Some Reflections on Pastoral Care

Yesterday was brutal: Mass, preaching, lunch with parishioners and then 4.5 hours worth of pastoral counselling! It's a strange phenomenon, but the demands on my pastoral care giving definitely clusters. I'll go weeks and weeks without much more than dealing with the normal low-level stuff and then, BANG, I'll have several unrelated situations pop up at once. Why yesterday? I have no idea. Some were people I know, others were more random. Some were situations I knew I would be dealing with, but most were not. So a few observations from a long day giving this kind of support:

What you (the Counsellor) need, you will be given
I really wondered a couple of times whether I would have the energy toward the end of the day to be useful in my role as a Pastor, but each time I sat down with someone I found myself becoming energized by the engagement. Once you start listening to the story, you find you have all the energy you need.

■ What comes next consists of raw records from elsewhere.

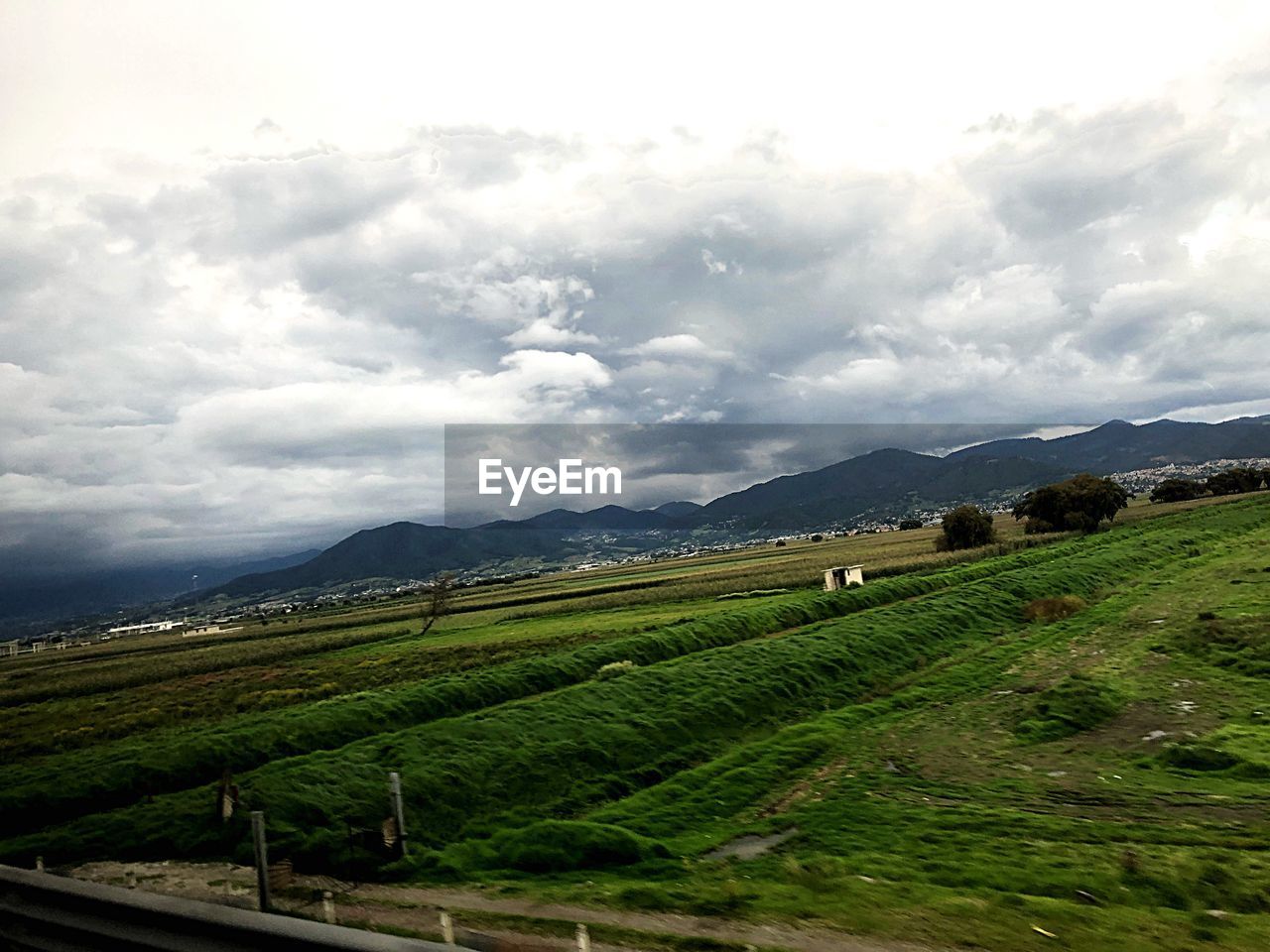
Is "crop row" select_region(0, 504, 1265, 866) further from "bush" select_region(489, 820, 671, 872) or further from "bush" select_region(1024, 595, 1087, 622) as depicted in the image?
"bush" select_region(489, 820, 671, 872)

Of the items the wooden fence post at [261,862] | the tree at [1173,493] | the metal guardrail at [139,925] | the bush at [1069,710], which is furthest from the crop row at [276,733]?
the tree at [1173,493]

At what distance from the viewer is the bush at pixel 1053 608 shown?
145 feet

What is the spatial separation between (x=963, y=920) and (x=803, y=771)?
11723 millimetres

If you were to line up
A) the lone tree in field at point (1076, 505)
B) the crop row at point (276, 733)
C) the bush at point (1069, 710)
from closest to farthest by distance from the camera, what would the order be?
the crop row at point (276, 733) < the bush at point (1069, 710) < the lone tree in field at point (1076, 505)

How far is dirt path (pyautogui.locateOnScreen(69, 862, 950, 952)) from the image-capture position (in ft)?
32.3

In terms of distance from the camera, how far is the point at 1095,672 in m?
29.2

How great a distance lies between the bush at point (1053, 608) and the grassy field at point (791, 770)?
→ 1.16 ft

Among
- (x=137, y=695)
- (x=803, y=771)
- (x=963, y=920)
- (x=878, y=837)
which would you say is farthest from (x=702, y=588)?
(x=963, y=920)

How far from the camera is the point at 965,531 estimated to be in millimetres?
95812

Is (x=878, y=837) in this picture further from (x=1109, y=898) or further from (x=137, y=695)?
(x=137, y=695)

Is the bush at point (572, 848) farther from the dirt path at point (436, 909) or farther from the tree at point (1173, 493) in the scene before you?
the tree at point (1173, 493)

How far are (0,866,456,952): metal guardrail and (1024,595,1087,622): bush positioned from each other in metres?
44.5

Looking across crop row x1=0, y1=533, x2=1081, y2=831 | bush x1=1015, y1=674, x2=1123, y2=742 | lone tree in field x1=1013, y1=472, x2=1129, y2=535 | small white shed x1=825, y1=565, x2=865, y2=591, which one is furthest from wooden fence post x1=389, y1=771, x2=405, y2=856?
lone tree in field x1=1013, y1=472, x2=1129, y2=535

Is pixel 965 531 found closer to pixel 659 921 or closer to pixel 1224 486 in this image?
pixel 1224 486
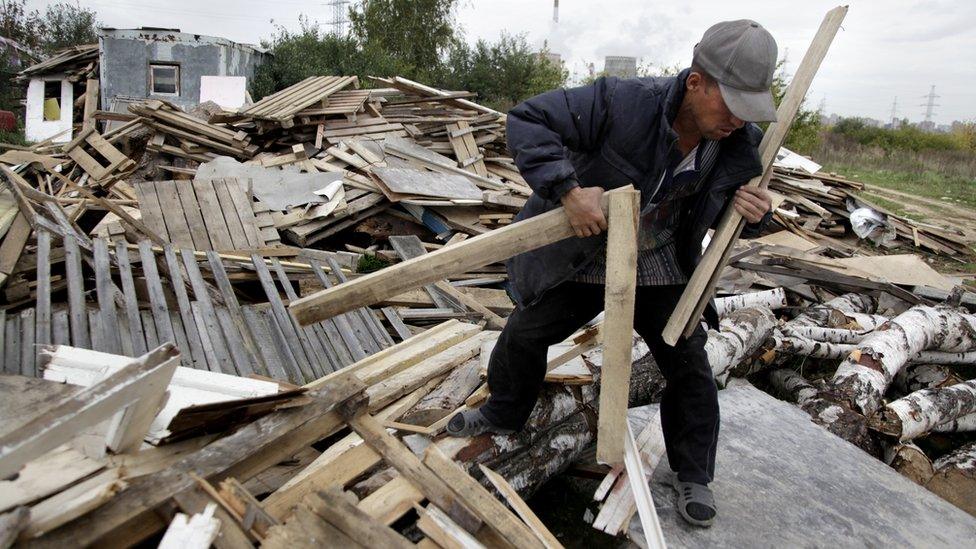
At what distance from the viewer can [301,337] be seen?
4.20 meters

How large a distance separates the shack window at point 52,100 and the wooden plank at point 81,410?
1979 centimetres

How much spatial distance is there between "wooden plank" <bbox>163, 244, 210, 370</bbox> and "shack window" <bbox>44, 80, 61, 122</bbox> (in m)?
16.6

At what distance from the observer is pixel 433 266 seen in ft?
6.32

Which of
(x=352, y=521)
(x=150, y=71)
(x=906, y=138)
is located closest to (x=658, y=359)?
(x=352, y=521)

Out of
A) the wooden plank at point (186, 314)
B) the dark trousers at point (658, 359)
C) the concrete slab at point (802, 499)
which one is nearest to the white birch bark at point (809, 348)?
the concrete slab at point (802, 499)

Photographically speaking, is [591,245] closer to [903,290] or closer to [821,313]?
[821,313]

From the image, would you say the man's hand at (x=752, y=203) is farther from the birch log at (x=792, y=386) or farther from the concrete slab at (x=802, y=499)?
the birch log at (x=792, y=386)

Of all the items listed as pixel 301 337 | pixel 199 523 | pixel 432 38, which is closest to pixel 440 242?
pixel 301 337

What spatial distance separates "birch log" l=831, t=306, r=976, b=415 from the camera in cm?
385

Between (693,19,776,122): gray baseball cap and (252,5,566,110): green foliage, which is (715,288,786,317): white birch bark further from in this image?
(252,5,566,110): green foliage

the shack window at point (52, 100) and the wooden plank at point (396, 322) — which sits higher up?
the shack window at point (52, 100)

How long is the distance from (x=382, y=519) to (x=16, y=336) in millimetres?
2892

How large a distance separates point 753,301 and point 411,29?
2341 centimetres

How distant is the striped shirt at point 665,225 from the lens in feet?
7.14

I also find, in my experience, that it's pretty useless to spend much energy before hand trying to prepare a response. "The answer is always in the client," I remember one of my mentors in Social Work telling me. And it's true! When I listen to someone in need I usually have no trouble at all realizing what to do and say in that moment. It's not magic, just a lot of experience, training, and prayer.

There is a special relationship between the Pastor's Prayers and Pastoral Care
I find that my personal devotions and prayers have taken on a very different quality since I become directly involved in ministry. It's not just that I have specific people and situations to pray about, but that somehow the pastoral relationship (me to parishioner) changes the priestly relationship (me to God). Hard to describe--but I just know that the more engaged I am in any particular season of my ministry with people in need the more I find my prayer life feeling very different.

One difference is that I'm often very aware of God's presence in counselling situations. I can feel it. Moreover, I sometimes feel as though I'm intuiting how I can cooperate with that grace. I'm not saying that's always the case--but often I feel very clear in my own self about God's presence and affection and how I should be incarnating that.

It's a wonderful confirmation of vocation (which we all need from time-to-time) to be sitting a chair listening and talking and praying and just know, deep in your bones, that you are doing exactly what God wants you to be doing. This is all the more striking when I note that the person I'm counselling doesn't necessarily see it that way! Love can be gentle, but love can be pretty sharp sometimes, too.

I'm not trying to say I'm any kind of master counsellor or anything, just that I really like the way God is shaping me through this ministry. I haven't spoken this deeply about pastoral care with any of my colleagues recently, but I suspect many of them may have similar feelings.